### Challenges
• a. Translate the sentence "The name of this Corporation shall be Friends of Willard Brook." from the Willard Brook bylaws into Spanish.
• b. Write a continuation of the Willard Brook bylaws, starting after their last sentence.

### Text excerpt
------------------------------------------------------------------------

Bylaws of the Friends of Willard Brook

 

 

ARTICLE I

 

The name of this Corporation shall be Friends of Willard Brook.

 

 

ARTICLE II

 

Purposes

 

Section1 - The purposes of Friends of Willard Brook are as follows: 

 

The Corporation is organized to promote and conserve the natural, scenic and historical

resources of the Willard Brook State Forest and its Satellite Areas;  to foster the use and

enjoyment of Willard Brook State Forest and its Satellite Areas by the public in a manner

consonant with the protection and preservation of the environment;  to engage in such

educational, scientific and charitable activities as will assist the Commonwealth of

Massachusetts in the operation of Willard Brook State Forest and its Satellite Areas; and

to assist and work in cooperation with the Forest Supervisor in general support and

enrichment of Willard Brook State Forest and its Satellite Areas, and generally to do

any and all things in furtherance of the foregoing purpose.  To accomplish these

purposes, the Corporation may solicit, receive and borrow, with or without security, real

and personal property, including funds, by way of gifts, contributions and subscriptions,

and administer, hold, convey, transfer, disburse, lend and sell the same for such

charitable, scientific, literary and educational purposes as are permitted by section

501(c)(3) of the Internal Revenue Code of the United States as it now exists and as

hereafter amended.

 

Section2 - Further purposes shall be:

 

a)         This Corporation is organized exclusively for charitable, educational, and scientific

purposes;  including, for such purposes, the making of distributions to organizations that

qualify as exempt organizations under section 501(c)(3) of the Internal Revenue Code of

1954 (or the corresponding provision of any future United States Internal Revenue Law). 

No part of the net earnings of the Corporation shall inure to the benefit of, or be

distributed to, its members, board of directors, officers, or other private persons, except

that the Corporation shall be authorized and empowered to pay reasonable compensation

for services rendered and to make payments and distributions in furtherance of the

purposes set forth in this Article.  No substantial part of the activities of the Corporation

shall be the carrying on of propaganda, or otherwise attempting to influence legislation,

except as permitted under the Internal Revenue Code as amended, and the Corporation

shall not participate in, or intervene in (including the publishing or distribution of

statements) any political campaign on behalf of any candidate for public office.  Not

withstanding any other provision of these articles, the Corporation shall carry on only

such activities as are permitted to be carried on by a corporation exempt from Federal

Internal Revenue Code of 1954 (or the corresponding provision of any future United

States Internal Revenue Law).

------------------------------------------------------------------------

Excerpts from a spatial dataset
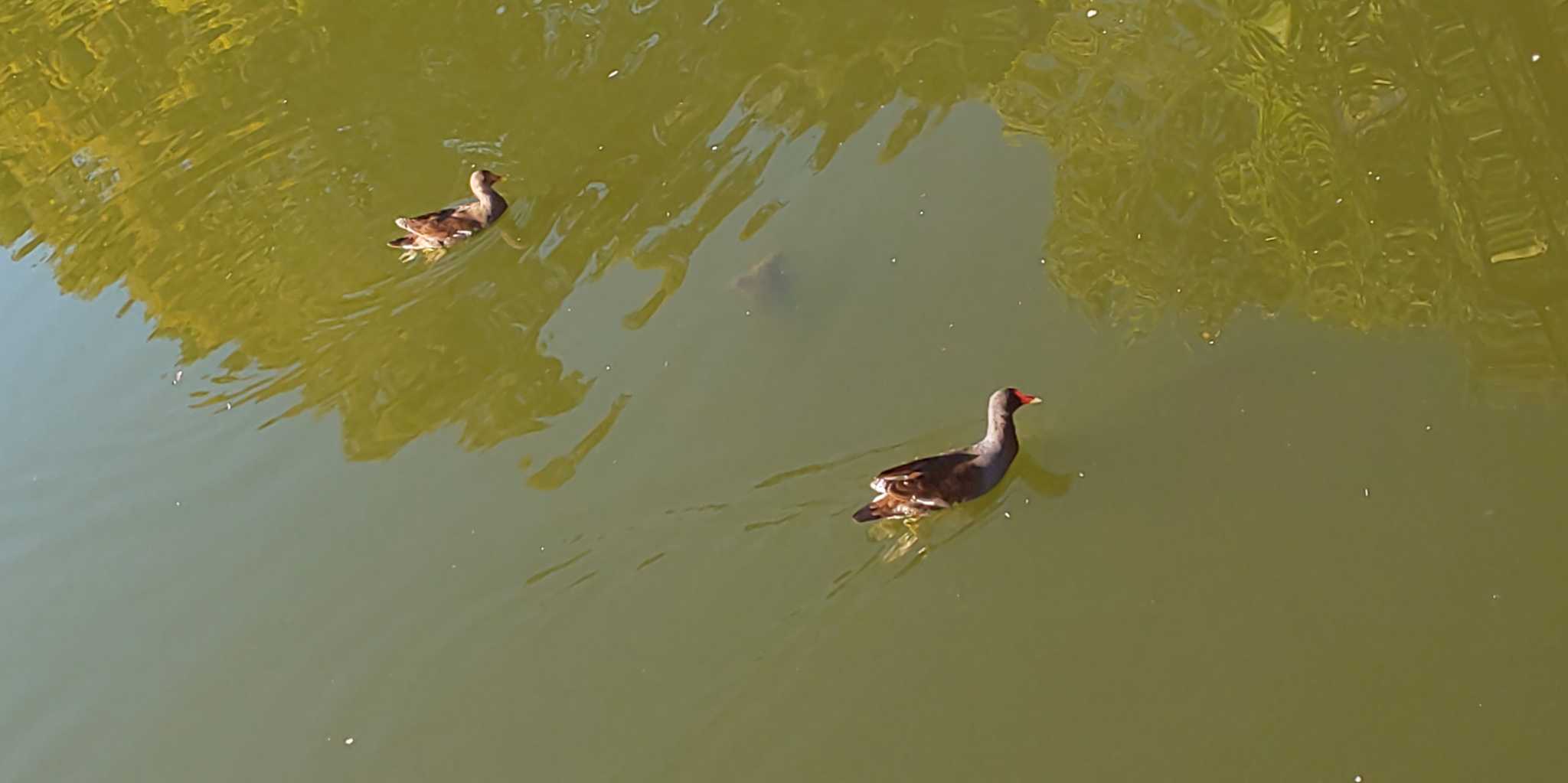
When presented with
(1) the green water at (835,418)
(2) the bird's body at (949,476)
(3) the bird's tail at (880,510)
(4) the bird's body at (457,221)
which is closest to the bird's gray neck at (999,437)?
(2) the bird's body at (949,476)

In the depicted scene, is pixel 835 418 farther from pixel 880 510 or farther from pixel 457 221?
pixel 457 221

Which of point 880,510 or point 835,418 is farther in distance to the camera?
point 835,418

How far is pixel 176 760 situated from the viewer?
5062 millimetres

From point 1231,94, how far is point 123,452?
573 cm

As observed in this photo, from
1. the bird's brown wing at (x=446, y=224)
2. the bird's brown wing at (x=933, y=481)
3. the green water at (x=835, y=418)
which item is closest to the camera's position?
the green water at (x=835, y=418)

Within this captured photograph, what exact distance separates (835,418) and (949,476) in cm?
73

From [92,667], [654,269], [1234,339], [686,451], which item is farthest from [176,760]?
[1234,339]

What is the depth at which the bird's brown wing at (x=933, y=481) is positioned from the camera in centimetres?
463

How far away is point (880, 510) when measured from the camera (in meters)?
4.67

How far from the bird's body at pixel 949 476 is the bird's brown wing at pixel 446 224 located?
118 inches

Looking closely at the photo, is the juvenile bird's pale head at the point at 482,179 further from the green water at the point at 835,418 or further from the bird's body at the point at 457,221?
the green water at the point at 835,418

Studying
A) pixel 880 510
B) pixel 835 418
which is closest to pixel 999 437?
pixel 880 510

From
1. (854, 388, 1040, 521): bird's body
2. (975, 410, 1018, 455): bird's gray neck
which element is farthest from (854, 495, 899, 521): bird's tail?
(975, 410, 1018, 455): bird's gray neck

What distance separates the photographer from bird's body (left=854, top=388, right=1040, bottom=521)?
4.64m
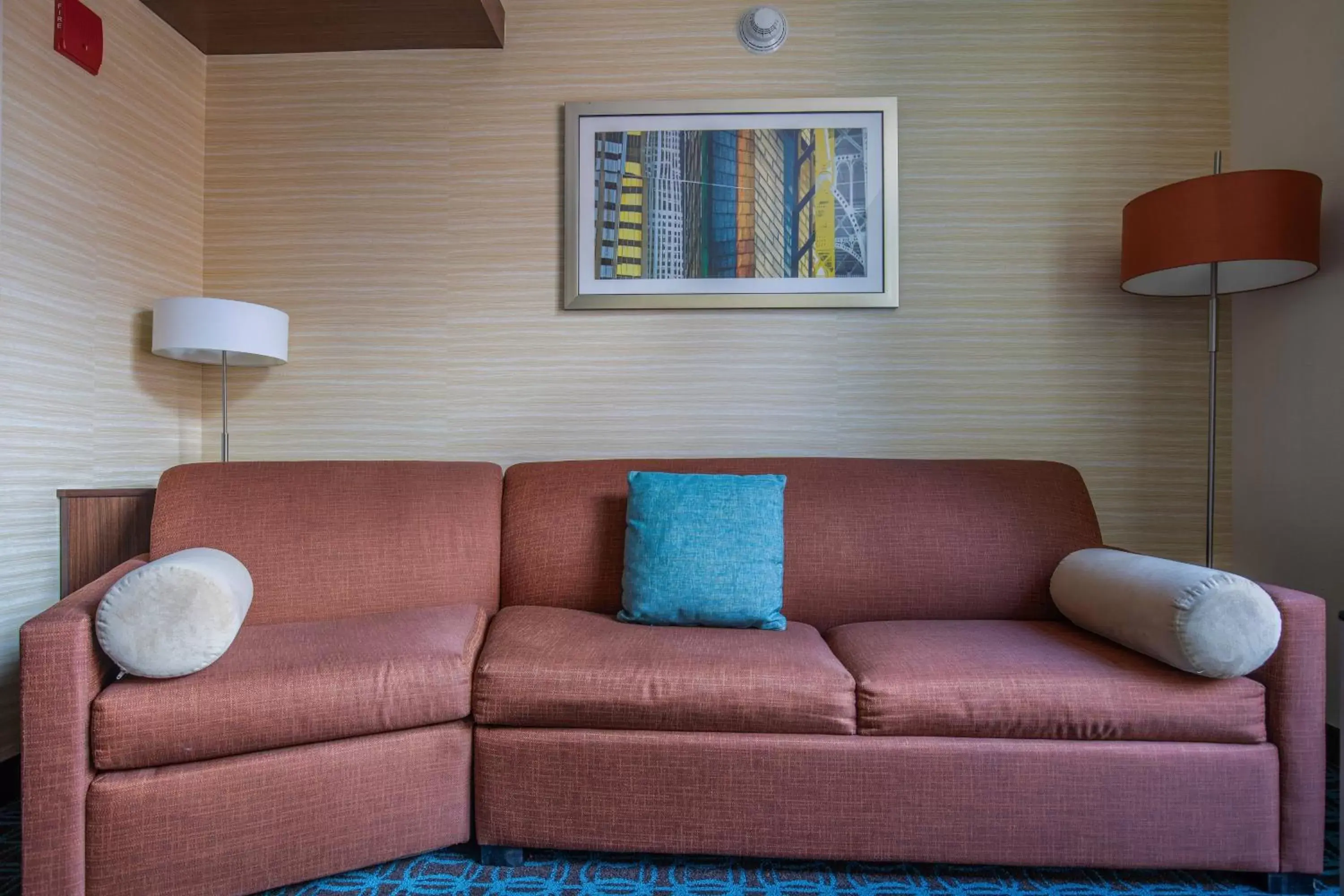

------------------------------------------------------------------------

### The responses
• a. El nombre de esta Corporación será Friends of Willard Brook.

• b.
b)         Upon dissolution of the Corporation, the Board of Directors shall, after paying or making

provision for the payment of all of the liabilities of the Corporation, dispose of all of the

assets of the Corporation exclusively for the purposes of the Corporation in such manner,

or to such organizations organized and operated exclusively for charitable, educational,

or scientific purposes as shall at the time qualify as an exempt organization or

organizations under section 501(c)(3) of the Internal Revenue Code of 1954 (or the

corresponding provision of any future United States Internal Revenue Law), as the Board

of Directors shall determine.  Any such assets not so disposed of shall be disposed of by

the Superior Court of the County in which the principal office of the Corporation is then

located, exclusively for such purposes or to such organization or organizations, as said

Court shall determine, which are organized and operated exclusively for such purposes.

 

ARTICLE III

 

Offices

 

The principal office of the Corporation shall be located in the Town of Townsend, County

of Middlesex, Commonwealth of Massachusetts.

 

ARTICLE IV

 

Members

 

Section 1.          The Board of Directors may by resolution establish one or more levels of

membership.

 

Section 2.          All interested persons subscribing to the purposes of the Corporation may

become members upon payment of dues.

 

Section 3.          Each Member shall be entitled to one vote of each matter submitted to a vote of

                        the members.

 

Section 4.          The Board of Directors, by affirmative vote of two-thirds of all the Members of

the Board, may suspend or expel a Member for cause.  Any member may resign

by filing a written resignation with the Secretary.

 

ARTICLE V

 

Meeting of Members

 

Section 1.          The Annual Meeting of the Members shall be held in June of each year, at the

office of the Corporation or such other time and place as the Board of Directors

may select, for the purpose of electing officers and directors and for the

transaction of such other business as may come before the Meeting.

 

Section 2.          Special Meetings of the Members may be called by the President, and shall be

called upon written request of the Board of Directors, or not less than five (5)

Members.

 

 

 

 

Section 3.          Written notice stating the place, day and hour of any Meeting of Members shall

be sent to the Members not less than ten (10) nor more than forty-five (45) days

before the date of such Meeting, by or at the direction of the President, or the

Secretary, or persons calling the Meeting.  The purpose or purposes for which the

Meeting is called shall be stated in the notice.

 

Section 4.          Ten (10) Members shall constitute a quorum.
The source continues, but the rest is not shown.